* REQUIRED TASK: Reproduce everything from the line containing "In this scene, does" down to the end of the items, keeping the wording of each item unchanged. In the answers only, multiply every number (coordinates and distances) by 1.75 and round it to as many decimal places as it originally had, rounding halves up.

(Spatial reasoning records)
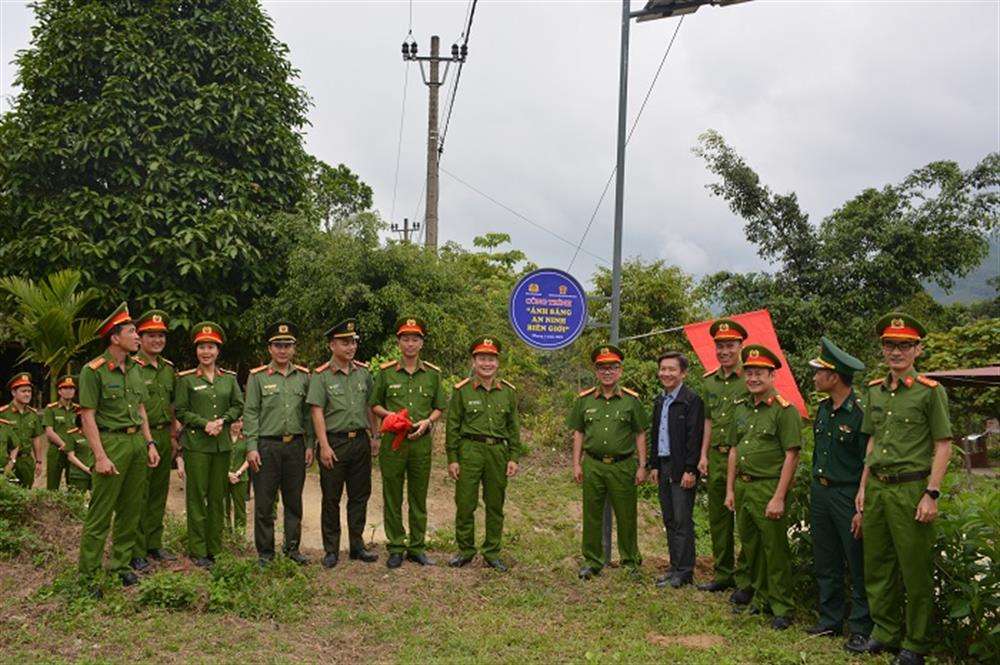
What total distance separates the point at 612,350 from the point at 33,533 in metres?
5.07

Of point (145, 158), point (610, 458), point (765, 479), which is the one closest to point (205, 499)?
point (610, 458)

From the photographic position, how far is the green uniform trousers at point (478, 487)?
22.8 feet

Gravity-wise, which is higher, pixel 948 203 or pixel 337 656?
pixel 948 203

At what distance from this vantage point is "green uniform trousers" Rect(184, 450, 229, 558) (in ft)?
21.5

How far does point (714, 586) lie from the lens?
6.57 m

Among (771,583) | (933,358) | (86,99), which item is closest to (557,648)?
(771,583)

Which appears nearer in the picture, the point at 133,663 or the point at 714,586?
the point at 133,663

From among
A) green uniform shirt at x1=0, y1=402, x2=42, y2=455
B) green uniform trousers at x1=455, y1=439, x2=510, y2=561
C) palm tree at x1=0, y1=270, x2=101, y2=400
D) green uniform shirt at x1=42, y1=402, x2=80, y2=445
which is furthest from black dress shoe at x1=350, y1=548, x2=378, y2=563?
green uniform shirt at x1=0, y1=402, x2=42, y2=455

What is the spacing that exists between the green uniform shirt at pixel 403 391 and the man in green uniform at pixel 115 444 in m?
1.81

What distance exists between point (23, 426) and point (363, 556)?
6.18 m

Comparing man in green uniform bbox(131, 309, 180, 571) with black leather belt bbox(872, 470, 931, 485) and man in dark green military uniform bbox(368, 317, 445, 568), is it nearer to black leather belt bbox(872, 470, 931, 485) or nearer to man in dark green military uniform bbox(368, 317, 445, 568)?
man in dark green military uniform bbox(368, 317, 445, 568)

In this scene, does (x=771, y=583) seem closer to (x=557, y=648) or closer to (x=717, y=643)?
(x=717, y=643)

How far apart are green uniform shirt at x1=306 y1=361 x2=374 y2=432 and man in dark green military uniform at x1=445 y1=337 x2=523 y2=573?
0.76 m

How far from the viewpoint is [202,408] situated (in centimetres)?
662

* WRITTEN ANSWER:
In this scene, does (x=771, y=583) seem closer to (x=557, y=648) or closer to (x=717, y=643)?
(x=1255, y=1125)

How far apart are green uniform shirt at x1=306 y1=361 x2=374 y2=432 and man in dark green military uniform at x1=445 y1=337 x2=523 y2=573?
1.33 m

How far from the viewpoint is [202,408] situated (in centimetres)?
1159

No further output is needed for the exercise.